CKNW Editorial
for October 29, 2001

I received a call last week that truly disturbed me. You may remember the lady that asked, and I paraphrase, why we should we be worried about the rights of a few when thousands want to ignore them. I’m sure she is a very nice lady but I must say that this attitude appalls me.

The protection of rights isn’t a civics game … it’s not just some sort of structured debate at a college meeting of the Civil Rights Club. The protection of the rights of minorities, even minorities of one, is the essence of what we are and what we hope to be.

No, this is not going to be an editorial where I suggest we should be soft on terrorists. No one in their right mind would want that. It is, I hope, going to be a reminder of what happens when we forget our liberties.

Our forefathers, to the extent they came from Britain, France or the United States fought for their rights against enormous odds. It is the reason they had to fight so hard that ought to give us pause for reflection when any government wants to limit these rights. And the reason they had to fight so hard is for the very human reason that power never yields power without a struggle – often a God Awful struggle. When that happens it’s invariably because those who have been denied rights, win a bloody battle or suddenly find themselves, usually temporarily, in charge. What is also invariable is that when the oppressed are in power for any length of time they rue the fact that the power of the government was ever diminished and try to recapture that power. The struggle is a never ending one.

The history of France after the French Revolution is instructive. The minority who gained the rights in 1789, very soon denied all rights to those they deposed. Then came Napoleon as a dictator followed by a restoration of the Bourbons. The obtaining by the French of civil liberties occupied the end of the 18th century, all of the 19th and some of the 20th.

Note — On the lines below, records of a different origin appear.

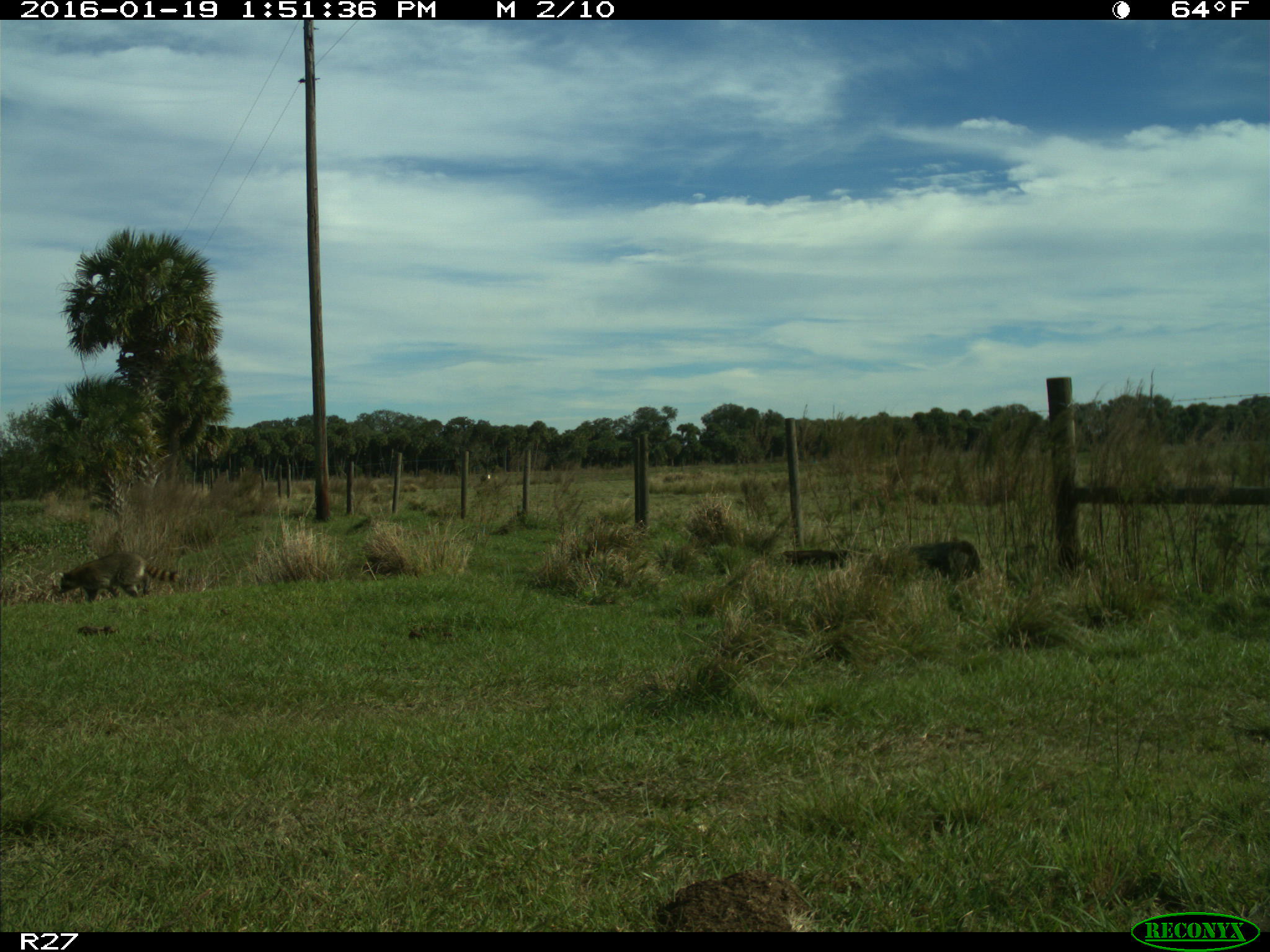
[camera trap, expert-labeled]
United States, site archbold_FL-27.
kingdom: Animalia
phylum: Chordata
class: Mammalia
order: Carnivora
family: Procyonidae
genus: Procyon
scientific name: Procyon lotor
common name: common raccoon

The American Revolution did not bring with it a Bill of Rights – that was an afterthought and, when made part of the first ten amendments to the Constitution of 1787, was hotly contested. At that, laws were passed protecting the president from criticism, sanctifying slavery and imprisoning Japanese Americans in World War II.

Canada, carrying with it Britain’s Magna Carta and other documents and traditions, also managed to deprive citizens of Japanese origin of their freedom and possessions until four years after the Second World War ended. And has been mentioned over the past few days, Pierre Trudeau jailed nearly 800 innocent people because the Quebec Provincial Police and the RCMP were unable to handle two high profile kidnappings, one which became a murder using the War Measures Act … which Vancouver’s Mayor Tom Campbell wanted to use to jail hippies.

My point is that power does indeed corrupt.

As Canadians we like to forget our lapses and consider ourselves pretty decent people. Yet it took nearly 50 years for our government to apologize to Japanese-Canadians and the compensation they received was trivial considering what was taken from them, sold at 10 cents on the dollar with the proceeds used to keep them in prison camps. As late as 1949 these citizens weren’t allowed to return to their homes and the government tried to deport many of them to Japan, a country they had never seen.

We like to look at what’s happened in other lands as if it can’t happen here. Those who think that way ought to read Sinclair Lewis’ classic called It Can’t Happen Here.

Germany is a highly civilized country with an unmatched contribution to western culture yet Adolf Hitler was voted into power after having laid before the public in his best seller Mein Kampf just what he intended to do. The public that elected him may not have been able to foresee the Holocaust from Hitler’s utterances and writings but they had to see that Jews were going to be dealt with harshly … yet they thronged to the polls to elect him and went by the hundreds of thousands to cheer him wildly as he ranted and raved at Nazi rallies.

We have in this country what might best be called an authoritarian democracy, much like they have in Turkey. On paper, the prime minister is simply first amongst equals – in practice the only thing that circumscribes his absolute dictatorship is the custom of holding periodic elections. Yet he wants what even his staunchest supporters know could be terrible powers if exercised wrongly. And who could exercise them wrongly? The police, of course. And who runs the national police force? An independent commissioner? An arms length director? No siree – the prime minister runs the police force.

Let me put to you this test – if Mr Chretien’s government or any other Liberal government for that matter, were to abuse the powers given under terrorist legislation, do you suppose there would be a peep out of any of our BC Liberal MPs, much less a demand he resign? Do you honestly think that Hedy Fry would complain? Or that Sophie Leung would bite the hand that has so handsomely rewarded her? Or that Stephen Owen, now almost rehabilitated from the crash he took when he criticized Chretien’s poodle of an Ethics commissioner, would make a peep … now that he’s about to become a cabinet minister and get his "honolurable"?

It’s for the foregoing reasons that I allow myself the luxury of caring about anti-terrorist legislation even in these times. Am I so wrong to have learned the lessons I have, not just from the history I have read, but that which I’ve lived through?

As I said a week ago, with a tightening of definitions as suggested by the general counsel to the Canadian Civil Liberties Association and a sunset clause, my fears wouldn’t evaporate but I would have to withdraw my objections.

Right now an absolute dictator is asking for extraordinary police powers with the request that we trust him … and I simply ask, why should we?